蜘蛛の糸」は比較的読むに耐えられる。ただ、蜘蛛を殺すのを思いとどまったことが「善い事」なのか? そんなのは当たり前のことではないのか? その程度の人間であるから後から昇ってくる亡者どもを払い落とすわけでもあるが。
「犬と笛」は単なる冒険譚でしかない。はっきり言えば少年○ャンプで5回ぐらいで打ち切りになる漫画レベル。
そんな中で「蜜柑」「魔術」はオッと思わせる。「蜜柑」の田舎臭い娘の弟たちを思いやる優しさへの意外な展開。「魔術」の人間の欲深さ。まだ読める。
杜子春」も「魔術」同様に欲がテーマであるが、おんなじことの繰り返しというのはあまりに学習能力がなさすぎないか? その辺の設定の甘さは分からんな。
「アグニの神」は、後で出てくる「猿蟹合戦」みたいに後日談をつけておちょくってやりたいぐらいにくだらん。登場人物は何にもしてないし、単に因業ババアが自爆するだけ。この後、因業ババア殺害の疑いで遠藤が逮捕され、(以下猿蟹合戦)
「トロッコ」も意味不明。
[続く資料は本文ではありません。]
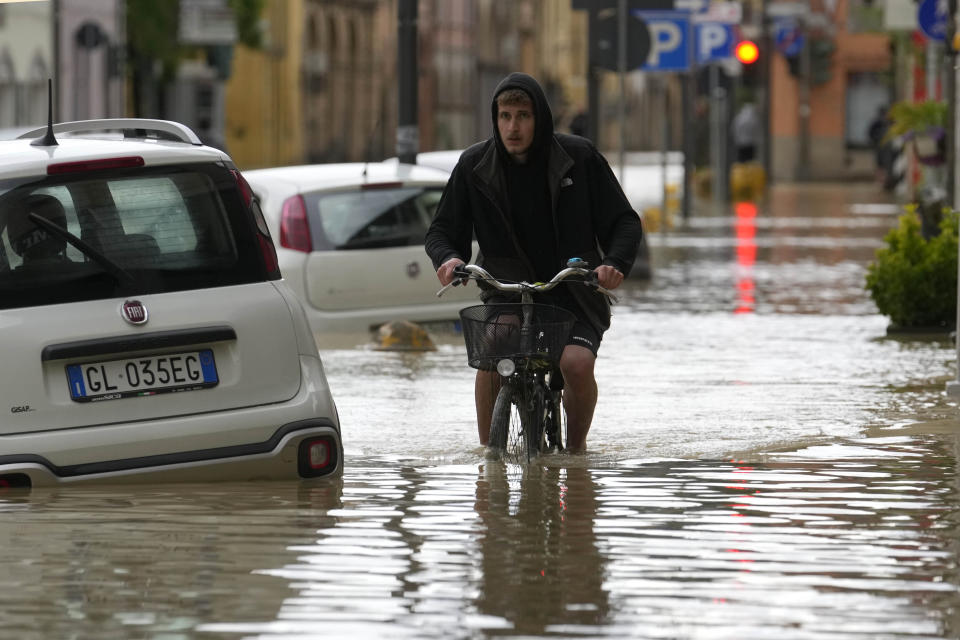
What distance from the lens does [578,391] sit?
9.53 metres

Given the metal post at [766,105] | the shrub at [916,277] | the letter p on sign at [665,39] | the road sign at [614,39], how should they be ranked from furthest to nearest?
the metal post at [766,105] → the letter p on sign at [665,39] → the road sign at [614,39] → the shrub at [916,277]

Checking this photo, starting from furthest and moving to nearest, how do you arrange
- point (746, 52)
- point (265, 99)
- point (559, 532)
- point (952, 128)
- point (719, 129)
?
point (265, 99) → point (719, 129) → point (746, 52) → point (952, 128) → point (559, 532)

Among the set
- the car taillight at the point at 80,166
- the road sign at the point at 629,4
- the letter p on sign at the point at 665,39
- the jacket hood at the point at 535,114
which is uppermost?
the road sign at the point at 629,4

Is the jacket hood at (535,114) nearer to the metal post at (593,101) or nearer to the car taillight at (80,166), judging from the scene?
the car taillight at (80,166)

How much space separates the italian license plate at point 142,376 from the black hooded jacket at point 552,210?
1.39 meters

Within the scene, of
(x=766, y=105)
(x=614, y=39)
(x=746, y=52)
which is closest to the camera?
(x=614, y=39)

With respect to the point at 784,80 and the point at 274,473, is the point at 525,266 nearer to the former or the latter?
the point at 274,473

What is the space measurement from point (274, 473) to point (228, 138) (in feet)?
224

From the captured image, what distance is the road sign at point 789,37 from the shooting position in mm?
60344

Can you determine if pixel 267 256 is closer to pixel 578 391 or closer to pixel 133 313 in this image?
pixel 133 313

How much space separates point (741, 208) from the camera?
43.4m

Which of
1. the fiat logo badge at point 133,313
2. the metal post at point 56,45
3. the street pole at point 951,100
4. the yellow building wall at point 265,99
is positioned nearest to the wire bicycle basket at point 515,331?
the fiat logo badge at point 133,313

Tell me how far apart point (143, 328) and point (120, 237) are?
328 mm

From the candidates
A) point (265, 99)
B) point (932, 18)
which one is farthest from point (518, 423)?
point (265, 99)
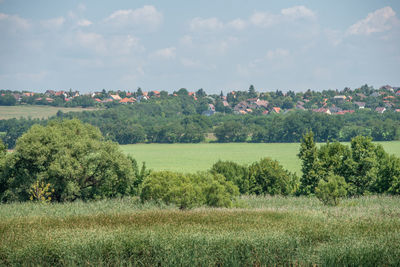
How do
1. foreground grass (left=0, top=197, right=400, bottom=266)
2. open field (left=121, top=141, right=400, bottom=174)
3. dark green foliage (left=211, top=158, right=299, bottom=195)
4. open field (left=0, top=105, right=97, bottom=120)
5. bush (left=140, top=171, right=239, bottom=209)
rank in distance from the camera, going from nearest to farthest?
foreground grass (left=0, top=197, right=400, bottom=266) < bush (left=140, top=171, right=239, bottom=209) < dark green foliage (left=211, top=158, right=299, bottom=195) < open field (left=121, top=141, right=400, bottom=174) < open field (left=0, top=105, right=97, bottom=120)

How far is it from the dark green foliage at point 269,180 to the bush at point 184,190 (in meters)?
17.3

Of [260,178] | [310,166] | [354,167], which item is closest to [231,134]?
[260,178]

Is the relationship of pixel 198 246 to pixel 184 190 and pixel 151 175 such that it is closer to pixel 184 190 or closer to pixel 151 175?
pixel 184 190

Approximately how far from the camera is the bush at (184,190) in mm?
29078

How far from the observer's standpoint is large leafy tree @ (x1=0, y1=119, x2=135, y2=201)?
4000 centimetres

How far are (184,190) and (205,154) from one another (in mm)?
85045

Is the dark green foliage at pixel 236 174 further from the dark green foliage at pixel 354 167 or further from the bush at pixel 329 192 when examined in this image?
the bush at pixel 329 192

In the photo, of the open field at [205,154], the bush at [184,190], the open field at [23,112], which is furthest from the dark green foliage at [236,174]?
the open field at [23,112]

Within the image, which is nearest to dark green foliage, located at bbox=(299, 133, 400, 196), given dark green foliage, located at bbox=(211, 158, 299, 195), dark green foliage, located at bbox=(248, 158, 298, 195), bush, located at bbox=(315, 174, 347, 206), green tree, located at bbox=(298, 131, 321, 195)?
green tree, located at bbox=(298, 131, 321, 195)

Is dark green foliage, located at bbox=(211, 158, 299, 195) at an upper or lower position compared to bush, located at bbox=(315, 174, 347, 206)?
lower

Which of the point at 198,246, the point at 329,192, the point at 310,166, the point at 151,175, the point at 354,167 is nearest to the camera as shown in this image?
the point at 198,246

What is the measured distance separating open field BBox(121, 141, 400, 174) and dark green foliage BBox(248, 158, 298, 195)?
107 ft

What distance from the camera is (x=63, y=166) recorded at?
131 ft

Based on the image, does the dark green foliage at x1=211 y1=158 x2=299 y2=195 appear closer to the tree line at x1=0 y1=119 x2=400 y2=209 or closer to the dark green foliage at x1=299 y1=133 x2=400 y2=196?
the tree line at x1=0 y1=119 x2=400 y2=209
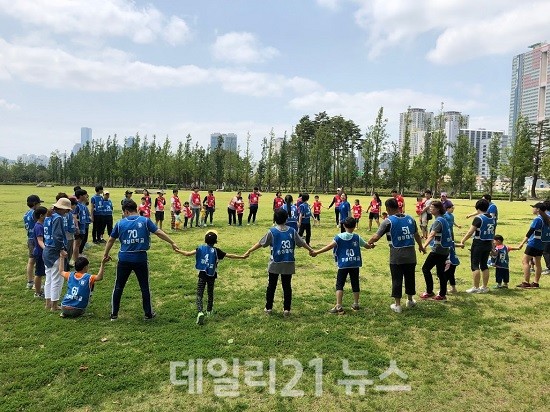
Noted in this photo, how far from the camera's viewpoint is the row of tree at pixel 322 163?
61.7 metres

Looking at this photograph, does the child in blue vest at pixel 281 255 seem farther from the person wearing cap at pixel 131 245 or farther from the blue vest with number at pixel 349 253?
the person wearing cap at pixel 131 245

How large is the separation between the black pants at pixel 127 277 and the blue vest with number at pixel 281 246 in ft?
7.23

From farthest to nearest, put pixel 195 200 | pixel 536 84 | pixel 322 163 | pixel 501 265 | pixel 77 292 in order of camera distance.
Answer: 1. pixel 536 84
2. pixel 322 163
3. pixel 195 200
4. pixel 501 265
5. pixel 77 292

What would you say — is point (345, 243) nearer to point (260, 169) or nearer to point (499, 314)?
point (499, 314)

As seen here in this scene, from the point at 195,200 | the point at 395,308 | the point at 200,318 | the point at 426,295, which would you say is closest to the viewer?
the point at 200,318

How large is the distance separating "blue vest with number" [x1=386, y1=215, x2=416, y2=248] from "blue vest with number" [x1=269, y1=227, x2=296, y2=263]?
1894 mm

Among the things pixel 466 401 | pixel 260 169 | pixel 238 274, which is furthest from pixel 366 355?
pixel 260 169

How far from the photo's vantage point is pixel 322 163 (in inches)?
2889

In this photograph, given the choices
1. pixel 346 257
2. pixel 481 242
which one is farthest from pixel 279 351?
pixel 481 242

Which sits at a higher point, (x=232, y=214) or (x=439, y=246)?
(x=439, y=246)

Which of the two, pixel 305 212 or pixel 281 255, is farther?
pixel 305 212

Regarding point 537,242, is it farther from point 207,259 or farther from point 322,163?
point 322,163

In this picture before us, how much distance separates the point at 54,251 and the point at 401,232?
20.6ft

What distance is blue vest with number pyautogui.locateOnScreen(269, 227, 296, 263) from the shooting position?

子供の冒険と日常から切り離されたことへの恐怖か。
「仙人」は一番意味不明。で、結局何なんよ?って。それならまだ駄作でも「猿蟹合戦」の方が風刺という意味でマシ。マシやけど、素人レベル。ちゃねらーのほうがおもろい話を書けると思う。
「白」は心温まる話。以上。
この1冊、子供に読ませるにはいいかもしれんけど、素でおもろないやろ。